▸ INSTRUCTIONS TO FOLLOW: Write the next part of the essay below on Veblen's invidious distinction and NVIDIA, starting after its final sentence.

▸ TEXT BLOCK:
In The Theory of the Leisure Class, Thorstein Veblen coined a number of terms that have become terms of art: conspicuous consumption, conspicuous waste, pecuniary emulation, invidious comparison, and invidious distinction. He introduced the latter term as it pertained to different kinds of employment in a "higher barbarian culture":
...the distinction between exploit and drudgery is an invidious distinction between employments. Those employments which are to be classed as exploit are worthy, honourable, noble; other employments, which do not contain this element of exploit, and especially those which imply subservience or submission, are unworthy, debasing, ignoble.
According to its CEO, Jensen Huang, NVIDIA took its name from the Latin invidia, meaning envy. In a now legendary seven-page memo sent to Wall Street analysts, NVIDIA's investor relations team refuted claims that its "current situation is analogous to historical accounting frauds":
NVIDIA does not resemble historical accounting frauds because NVIDIA’s underlying business is economically sound, our reporting is complete and transparent, and we care about our reputation for integrity,” the memo said. “Unlike Enron, NVIDIA does not use Special Purpose Entities to hide debt and inflate revenue.
Coincidentally, NVIDIA replaced Enron on Standard and Poor's 500 stock index on November 28, 2001, as reported in the Los Angeles Times on November 30:
Enron, which had been a component of the S&P; 500, was removed at the end of trading Thursday and replaced by Nvidia Corp., a Santa Clara, Calif.-based maker of computer-graphics chips. As index funds sold Enron and bought Nvidia, Nvidia jumped $2.25 to $53.61 on Nasdaq.
Indeed, as the memo said, "NVIDIA does not use Special Purpose Entities to hide debt and inflate revenues." NVIDIA openly invests in companies that buy its products and reports that around 58% of its revenue are accounts receivable. I am not an accountant but that doesn't look like accounting fraud to me. It looks like something else.

(Stored data entries)
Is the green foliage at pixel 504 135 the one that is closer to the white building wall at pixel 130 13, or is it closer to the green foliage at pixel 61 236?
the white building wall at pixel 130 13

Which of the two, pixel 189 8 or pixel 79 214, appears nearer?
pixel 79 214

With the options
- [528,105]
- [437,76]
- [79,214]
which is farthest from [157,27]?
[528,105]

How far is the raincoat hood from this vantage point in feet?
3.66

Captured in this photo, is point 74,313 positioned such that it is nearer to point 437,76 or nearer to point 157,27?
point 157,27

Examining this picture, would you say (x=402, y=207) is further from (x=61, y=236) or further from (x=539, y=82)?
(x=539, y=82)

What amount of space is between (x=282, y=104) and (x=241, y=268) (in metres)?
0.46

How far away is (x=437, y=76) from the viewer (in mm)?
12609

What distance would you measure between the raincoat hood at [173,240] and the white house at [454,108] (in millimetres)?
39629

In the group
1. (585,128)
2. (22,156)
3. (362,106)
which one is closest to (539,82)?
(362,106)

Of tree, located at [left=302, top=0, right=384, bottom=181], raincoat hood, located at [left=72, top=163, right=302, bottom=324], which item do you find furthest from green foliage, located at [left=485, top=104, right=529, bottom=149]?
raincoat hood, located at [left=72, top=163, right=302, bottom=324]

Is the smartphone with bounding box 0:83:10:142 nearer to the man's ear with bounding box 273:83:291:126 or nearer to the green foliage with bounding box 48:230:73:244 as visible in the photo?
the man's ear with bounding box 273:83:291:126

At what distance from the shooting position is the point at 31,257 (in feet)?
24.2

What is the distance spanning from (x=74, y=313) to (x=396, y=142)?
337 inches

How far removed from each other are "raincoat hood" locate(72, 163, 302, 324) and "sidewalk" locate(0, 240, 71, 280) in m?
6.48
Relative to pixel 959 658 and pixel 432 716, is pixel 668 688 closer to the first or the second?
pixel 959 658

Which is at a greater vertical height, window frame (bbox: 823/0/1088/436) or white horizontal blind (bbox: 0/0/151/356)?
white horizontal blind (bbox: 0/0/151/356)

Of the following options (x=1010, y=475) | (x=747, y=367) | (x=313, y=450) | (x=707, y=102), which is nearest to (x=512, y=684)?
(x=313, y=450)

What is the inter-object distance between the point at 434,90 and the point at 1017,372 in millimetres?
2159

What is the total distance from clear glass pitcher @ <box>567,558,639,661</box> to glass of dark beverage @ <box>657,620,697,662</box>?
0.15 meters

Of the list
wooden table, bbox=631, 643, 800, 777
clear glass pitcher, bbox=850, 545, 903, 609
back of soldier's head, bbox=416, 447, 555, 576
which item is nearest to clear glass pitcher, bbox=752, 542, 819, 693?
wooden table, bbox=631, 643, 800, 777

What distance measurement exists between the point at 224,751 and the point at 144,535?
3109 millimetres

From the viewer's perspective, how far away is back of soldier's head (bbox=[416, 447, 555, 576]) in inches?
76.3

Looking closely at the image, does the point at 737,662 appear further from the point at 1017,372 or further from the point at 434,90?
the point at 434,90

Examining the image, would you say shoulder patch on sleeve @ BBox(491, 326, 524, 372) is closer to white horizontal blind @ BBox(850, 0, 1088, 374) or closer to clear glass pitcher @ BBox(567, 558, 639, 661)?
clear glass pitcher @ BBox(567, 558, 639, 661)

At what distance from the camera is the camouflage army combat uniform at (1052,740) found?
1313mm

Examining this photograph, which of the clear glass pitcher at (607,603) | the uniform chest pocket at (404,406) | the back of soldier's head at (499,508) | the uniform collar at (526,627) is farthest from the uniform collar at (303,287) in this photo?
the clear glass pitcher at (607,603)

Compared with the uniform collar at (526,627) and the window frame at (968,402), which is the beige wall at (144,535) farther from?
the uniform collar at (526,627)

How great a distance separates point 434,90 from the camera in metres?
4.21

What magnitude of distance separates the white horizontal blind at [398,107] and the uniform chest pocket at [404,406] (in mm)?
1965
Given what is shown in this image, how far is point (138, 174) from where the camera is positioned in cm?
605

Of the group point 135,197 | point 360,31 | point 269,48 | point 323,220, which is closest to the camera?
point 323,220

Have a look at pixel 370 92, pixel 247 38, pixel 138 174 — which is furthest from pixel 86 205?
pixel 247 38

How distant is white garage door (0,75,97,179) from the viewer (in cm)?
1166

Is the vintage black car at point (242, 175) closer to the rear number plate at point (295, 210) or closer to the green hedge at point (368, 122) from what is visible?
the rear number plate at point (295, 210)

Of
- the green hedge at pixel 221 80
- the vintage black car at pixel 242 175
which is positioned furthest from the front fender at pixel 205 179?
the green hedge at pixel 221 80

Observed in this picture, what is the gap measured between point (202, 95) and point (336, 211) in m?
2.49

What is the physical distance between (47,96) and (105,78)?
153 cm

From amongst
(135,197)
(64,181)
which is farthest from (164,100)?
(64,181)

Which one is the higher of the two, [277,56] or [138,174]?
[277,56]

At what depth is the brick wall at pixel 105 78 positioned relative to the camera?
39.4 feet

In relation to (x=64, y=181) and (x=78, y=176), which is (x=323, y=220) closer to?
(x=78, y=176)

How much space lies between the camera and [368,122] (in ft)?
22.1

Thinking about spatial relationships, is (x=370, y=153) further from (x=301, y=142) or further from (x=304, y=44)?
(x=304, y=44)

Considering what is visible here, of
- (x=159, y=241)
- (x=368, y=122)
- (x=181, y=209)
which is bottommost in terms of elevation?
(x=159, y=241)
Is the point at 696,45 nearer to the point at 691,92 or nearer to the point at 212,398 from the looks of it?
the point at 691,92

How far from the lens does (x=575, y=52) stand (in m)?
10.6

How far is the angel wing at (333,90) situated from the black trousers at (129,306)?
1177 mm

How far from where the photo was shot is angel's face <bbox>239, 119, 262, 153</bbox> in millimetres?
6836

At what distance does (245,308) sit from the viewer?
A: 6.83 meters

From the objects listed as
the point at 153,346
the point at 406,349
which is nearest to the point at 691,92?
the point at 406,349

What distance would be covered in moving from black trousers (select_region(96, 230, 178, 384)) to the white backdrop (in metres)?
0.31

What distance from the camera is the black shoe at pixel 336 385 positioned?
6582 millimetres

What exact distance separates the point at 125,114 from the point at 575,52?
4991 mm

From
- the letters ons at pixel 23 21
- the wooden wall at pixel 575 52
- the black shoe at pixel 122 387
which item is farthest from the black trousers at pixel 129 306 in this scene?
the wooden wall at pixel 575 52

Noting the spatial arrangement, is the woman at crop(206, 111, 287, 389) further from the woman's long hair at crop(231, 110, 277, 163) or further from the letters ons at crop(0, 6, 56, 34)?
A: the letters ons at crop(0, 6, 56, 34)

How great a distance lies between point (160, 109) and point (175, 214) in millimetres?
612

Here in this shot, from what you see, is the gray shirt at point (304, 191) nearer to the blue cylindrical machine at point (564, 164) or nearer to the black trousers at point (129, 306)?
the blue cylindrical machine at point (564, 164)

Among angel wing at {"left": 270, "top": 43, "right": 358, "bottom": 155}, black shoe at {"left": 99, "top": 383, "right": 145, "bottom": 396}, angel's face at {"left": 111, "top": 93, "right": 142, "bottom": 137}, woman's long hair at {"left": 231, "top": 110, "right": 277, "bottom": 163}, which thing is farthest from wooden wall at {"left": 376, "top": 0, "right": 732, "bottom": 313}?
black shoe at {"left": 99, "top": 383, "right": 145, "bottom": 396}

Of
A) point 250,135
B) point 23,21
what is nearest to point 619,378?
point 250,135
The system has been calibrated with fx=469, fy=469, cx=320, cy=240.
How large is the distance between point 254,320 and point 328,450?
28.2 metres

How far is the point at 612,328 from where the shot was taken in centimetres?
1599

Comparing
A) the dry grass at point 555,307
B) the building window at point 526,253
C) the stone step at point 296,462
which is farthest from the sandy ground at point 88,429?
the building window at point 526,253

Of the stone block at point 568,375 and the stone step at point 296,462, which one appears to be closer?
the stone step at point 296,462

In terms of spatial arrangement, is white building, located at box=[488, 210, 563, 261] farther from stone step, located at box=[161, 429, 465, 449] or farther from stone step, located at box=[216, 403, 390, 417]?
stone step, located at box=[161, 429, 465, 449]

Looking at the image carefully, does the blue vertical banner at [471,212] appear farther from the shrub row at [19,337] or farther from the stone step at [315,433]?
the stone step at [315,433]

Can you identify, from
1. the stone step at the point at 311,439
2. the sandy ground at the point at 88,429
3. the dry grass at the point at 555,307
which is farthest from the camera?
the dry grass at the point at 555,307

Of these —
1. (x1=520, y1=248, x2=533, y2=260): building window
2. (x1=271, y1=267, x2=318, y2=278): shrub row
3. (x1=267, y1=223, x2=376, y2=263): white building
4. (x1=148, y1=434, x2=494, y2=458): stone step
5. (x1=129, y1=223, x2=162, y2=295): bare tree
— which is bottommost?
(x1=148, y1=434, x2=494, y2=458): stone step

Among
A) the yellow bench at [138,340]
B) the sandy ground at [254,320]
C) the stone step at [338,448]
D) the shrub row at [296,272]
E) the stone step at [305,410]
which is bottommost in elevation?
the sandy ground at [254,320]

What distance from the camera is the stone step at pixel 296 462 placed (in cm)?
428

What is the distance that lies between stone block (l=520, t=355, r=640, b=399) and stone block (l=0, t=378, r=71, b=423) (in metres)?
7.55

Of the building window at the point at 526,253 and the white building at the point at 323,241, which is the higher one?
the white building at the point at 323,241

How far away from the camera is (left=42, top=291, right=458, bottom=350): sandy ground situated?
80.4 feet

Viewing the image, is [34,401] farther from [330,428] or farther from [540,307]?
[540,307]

▸ ANSWER TO THIS EXERCISE:
My interest in artificial intelligence has more to do with the noun than the adjective. Intelligence is a qualitative term that has been widely misunderstood and misused in the field of education. It all began with a "construct" that was devised to diagnose developmental/intellectual deficits in young children. This was, naturally, meant as a time-saving device since observation of the children would reveal more about the children's abilities but would be time consuming.
As so often happens, a short cut evolved into the standard of practice. Moderate correlations have been found between IQ scores and school grades and occupational success. But correlations are not proof of causation and even those findings may have been skewed by publication bias and poor research design. In other words, the validity of IQ tests as a predictor of performance is questionable. This is not to say that IQ scores are therefore inherently invalid. Only that their meaning and usefulness are not unambiguously clear.
When a term that is already ambiguous is used as a metaphor for another thing that is poorly defined, it descends into murkiness. Large language models perform some tasks that replace intellectual labour. That doesn't mean, however, that they do so intellectually or intelligently. A machine that replaces some functions of skilled labour doesn't thereby acquire any skill. It simply repeats certain motions that have been built into it. Large language models are, by definition, large. So there's that. But it is still just carrying out very complex instructions.
There are four glaring problems with the data center building boom. 1. So far, nobody is making money from selling their AI services. 2. The expectation is that AI will make money by replacing labour. I am not sure anybody has run through the economic demand side implications of that. 3. Energy and water. The U.S. is currently the world's largest producer of petroleum liquids, which depends on a delicate balance of low interest rates to finance investment and prices that are high enough to make it profitable but not so high as to crash the economy. Balancing data center energy requirements with energy supplies may have unfortunate knock-on effects for residential consumers. 4. Security. Protection against AI crime will be an afterthought, as it was with internet crime. I've read that adversarial poetry can defeat current LLM safety protocols. Who knew?
These problems are all in addition to the fact that attributing intelligence to large language models will not make it anything other than magical thinking. Veblen's invidious distinction between exploit and drudgery gives an important insight here. NVIDIA's $4.5 trillion capitalization is based on investors' perception that its future profitability will be based on exploit, not on drudgery. This is why its operations are viewed as "worthy, honourable, noble." NVIDIA's distinction is an invidious distinction.